Chancellor Kathaleen McCormick of the Court of Chancery in Delaware said the parties were able to handle an expedited trial.
“The reality is that delay threatens irreparable harm to the sellers,” she said, referring to Twitter. She asked the parties to work out the timetable for the trial, which she set at five days.
According to Reuters, Twitter shares rose throughout yesterday morning and rose 3.6 percent to $39.81 in the early afternoon.
Twitter wants McCormick to declare that Musk has violated the merger agreement and instruct him to complete the merger at the agreed price of $54.20 per share. It said it needed the earliest possible trial date in case Musk was ordered to close and then additional lawsuits were needed to address the funding.
Twitter’s attorney William Savitt argued at the hearing that the number of the bot and spam accounts on his service had no bearing on the deal with Musk. He said Musk took the issue because he wanted “to conjure an exit for a deal that has none”.
Musk had argued that an accelerated process would prevent the truth about spam from coming out.
A Musk lawyer yesterday accused Twitter of dragging on responding to Musk’s requests for information about methods for calculating the number of spam accounts.
“When Mr. Musk started asking questions, the answers he got were alarming,” said Andrew Rossman, Musk’s attorney. He said it will take months to analyze massive amounts of data to resolve Musk’s questions about Twitter’s spam accounts.
Rossman also pushed back on the idea that Musk was trying to harm Twitter, pointing out that the billionaire had a greater interest than the combined interests of Twitter’s directors.
According to the report, even with this scheduling dispute, the stakes were high for Twitter. The company struggled to grow its user base and advertising business before Musk got involved, and now the company and many other tech companies are cutting costs amid rampant inflation and fears of a recession.
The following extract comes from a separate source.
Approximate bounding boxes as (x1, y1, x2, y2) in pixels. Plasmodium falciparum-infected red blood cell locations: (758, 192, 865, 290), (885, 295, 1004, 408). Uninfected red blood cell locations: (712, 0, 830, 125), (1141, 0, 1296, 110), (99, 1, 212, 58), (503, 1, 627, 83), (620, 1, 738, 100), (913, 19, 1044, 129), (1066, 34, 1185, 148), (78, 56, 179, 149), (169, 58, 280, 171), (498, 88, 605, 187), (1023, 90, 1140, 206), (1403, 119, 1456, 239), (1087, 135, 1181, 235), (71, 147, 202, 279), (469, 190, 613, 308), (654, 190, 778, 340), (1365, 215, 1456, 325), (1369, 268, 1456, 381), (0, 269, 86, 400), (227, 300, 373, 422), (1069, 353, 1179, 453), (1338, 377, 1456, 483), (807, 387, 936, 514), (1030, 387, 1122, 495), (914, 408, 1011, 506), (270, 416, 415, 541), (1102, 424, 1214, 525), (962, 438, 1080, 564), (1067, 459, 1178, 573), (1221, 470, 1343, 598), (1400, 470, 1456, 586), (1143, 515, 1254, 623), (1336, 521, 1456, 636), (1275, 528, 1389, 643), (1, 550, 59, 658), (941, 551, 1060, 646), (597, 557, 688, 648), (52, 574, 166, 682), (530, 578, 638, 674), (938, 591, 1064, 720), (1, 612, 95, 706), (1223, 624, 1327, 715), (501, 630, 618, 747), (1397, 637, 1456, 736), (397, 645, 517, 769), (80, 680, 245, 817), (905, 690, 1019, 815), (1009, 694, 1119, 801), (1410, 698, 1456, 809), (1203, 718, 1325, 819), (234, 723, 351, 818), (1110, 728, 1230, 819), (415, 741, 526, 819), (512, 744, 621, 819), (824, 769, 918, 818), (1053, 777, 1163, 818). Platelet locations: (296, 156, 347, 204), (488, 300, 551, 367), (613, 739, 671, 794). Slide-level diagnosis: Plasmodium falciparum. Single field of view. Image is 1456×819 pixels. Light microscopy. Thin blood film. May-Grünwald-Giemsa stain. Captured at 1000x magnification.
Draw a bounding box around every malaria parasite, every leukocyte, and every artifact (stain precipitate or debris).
Twitter needs a quick solution to its battle with Musk to mitigate uncertainty for its shareholders, employees, and customers, and any consequences for his company that could be exacerbated by costly, lengthy lawsuits.
While yesterday’s hearing was largely a procedural one, it offered a look at how both sides can approach what will likely be a messy litigation process. It can also give a glimpse of how the judge overseeing the case approaches the dispute.
“There may be hints of what she’s asking and what she’s saying, and what they’re saying, during the hearing that might tell us something,” said Carl Tobias, a professor at the University of Richmond School of Law.